Notice that Polars saves the state labels as a "Categorical" type. This type improves performance when the values are strings known to take on one of a limited number of possibilities (far fewer than the number of rows in a table).

Here's how you would load external trigger, if this example data set had external triggers:

# exttrig_path = p / "20240727_run0002_external_trigger.bin"
# data = data.with_external_trigger_by_path(exttrig_path)

What is in the Channel and Channels objects

The most important part of Channels is a dictionary mapping channel numbers each to a Channel object.
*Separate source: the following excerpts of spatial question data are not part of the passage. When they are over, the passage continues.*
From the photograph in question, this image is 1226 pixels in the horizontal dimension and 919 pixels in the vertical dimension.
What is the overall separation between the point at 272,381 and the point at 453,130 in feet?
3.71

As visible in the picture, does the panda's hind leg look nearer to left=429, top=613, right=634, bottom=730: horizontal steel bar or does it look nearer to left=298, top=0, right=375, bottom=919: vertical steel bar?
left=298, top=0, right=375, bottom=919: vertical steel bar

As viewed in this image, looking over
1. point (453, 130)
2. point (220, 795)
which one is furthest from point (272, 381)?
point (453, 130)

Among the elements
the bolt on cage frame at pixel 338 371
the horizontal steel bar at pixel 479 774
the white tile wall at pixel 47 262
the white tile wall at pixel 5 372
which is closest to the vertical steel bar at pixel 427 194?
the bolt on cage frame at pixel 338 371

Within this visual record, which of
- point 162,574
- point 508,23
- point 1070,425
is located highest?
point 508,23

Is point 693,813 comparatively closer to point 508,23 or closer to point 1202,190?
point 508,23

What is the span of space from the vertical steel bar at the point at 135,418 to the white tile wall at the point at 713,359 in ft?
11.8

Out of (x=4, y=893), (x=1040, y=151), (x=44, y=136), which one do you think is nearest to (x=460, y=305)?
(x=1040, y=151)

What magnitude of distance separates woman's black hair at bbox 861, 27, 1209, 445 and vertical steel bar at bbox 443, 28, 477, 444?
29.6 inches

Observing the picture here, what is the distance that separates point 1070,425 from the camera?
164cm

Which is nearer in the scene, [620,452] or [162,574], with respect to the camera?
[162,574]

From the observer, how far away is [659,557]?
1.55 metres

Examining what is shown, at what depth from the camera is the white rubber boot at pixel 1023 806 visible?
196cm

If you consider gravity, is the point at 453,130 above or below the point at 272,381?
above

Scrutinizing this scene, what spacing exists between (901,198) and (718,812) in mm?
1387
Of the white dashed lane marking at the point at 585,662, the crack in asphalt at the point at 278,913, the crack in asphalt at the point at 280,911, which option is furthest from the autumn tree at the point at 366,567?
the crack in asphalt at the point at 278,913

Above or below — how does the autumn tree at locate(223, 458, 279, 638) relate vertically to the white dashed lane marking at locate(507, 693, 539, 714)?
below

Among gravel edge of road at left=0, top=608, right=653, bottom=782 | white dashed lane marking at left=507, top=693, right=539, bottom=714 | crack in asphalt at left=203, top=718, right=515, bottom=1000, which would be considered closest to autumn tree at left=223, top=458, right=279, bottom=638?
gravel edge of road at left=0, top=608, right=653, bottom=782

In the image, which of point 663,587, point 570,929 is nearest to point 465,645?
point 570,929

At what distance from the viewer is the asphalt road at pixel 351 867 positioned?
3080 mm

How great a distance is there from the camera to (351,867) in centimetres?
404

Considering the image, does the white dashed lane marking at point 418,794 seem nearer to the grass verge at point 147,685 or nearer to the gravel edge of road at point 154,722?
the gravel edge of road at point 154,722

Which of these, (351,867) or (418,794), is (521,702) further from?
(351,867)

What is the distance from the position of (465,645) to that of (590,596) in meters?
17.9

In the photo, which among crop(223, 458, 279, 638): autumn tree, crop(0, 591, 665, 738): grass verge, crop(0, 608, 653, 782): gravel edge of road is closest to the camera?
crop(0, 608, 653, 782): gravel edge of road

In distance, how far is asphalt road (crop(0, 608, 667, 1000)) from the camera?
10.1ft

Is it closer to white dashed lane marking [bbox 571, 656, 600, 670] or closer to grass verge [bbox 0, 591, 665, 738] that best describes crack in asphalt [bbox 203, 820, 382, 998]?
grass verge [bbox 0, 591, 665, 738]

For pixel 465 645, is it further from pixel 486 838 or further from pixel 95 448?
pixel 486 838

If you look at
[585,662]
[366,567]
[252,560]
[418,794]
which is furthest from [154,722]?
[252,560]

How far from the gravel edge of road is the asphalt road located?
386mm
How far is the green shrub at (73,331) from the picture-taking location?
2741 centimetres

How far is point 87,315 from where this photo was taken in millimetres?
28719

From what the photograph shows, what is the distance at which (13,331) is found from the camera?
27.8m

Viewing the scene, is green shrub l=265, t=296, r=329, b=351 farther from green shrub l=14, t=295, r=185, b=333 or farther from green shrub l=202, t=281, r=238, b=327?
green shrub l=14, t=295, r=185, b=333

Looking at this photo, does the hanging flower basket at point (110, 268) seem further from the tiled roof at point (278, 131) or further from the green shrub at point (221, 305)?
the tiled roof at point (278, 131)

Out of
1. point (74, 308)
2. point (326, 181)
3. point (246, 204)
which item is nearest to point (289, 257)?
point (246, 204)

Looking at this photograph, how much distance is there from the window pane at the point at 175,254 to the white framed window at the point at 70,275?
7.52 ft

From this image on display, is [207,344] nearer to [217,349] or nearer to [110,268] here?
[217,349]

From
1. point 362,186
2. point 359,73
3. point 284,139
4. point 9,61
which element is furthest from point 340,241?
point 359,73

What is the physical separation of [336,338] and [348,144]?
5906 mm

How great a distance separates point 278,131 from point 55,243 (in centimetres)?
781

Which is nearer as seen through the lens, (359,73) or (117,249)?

You can access a specific channel, or the "first", like this:

ch = data.channels[4220]
# or if you just want any rando channel, this returns the first channel in order of creation (normally, the one with the lowest channel #)
arb_channel = data.ch0

Other features include a dictionary of channels declared "bad"

print(f"There are {len(data.bad_channels)} bad channels in the data at first.")
data_withbad = data.set_bad(4219, "We think chan 4219 is no good at all.")
print(f"There are {len(data_withbad.bad_channels)} bad channels if we capriciously declare one bad.")

It is easy to join the data from successive experiments into a single concatenated object. This example just joins a second copy of the same data to itself, because the pulsedata repository doesn't happen to have more data from the same experiment.

later_data = data
data_merged = data.concat_data(later_data)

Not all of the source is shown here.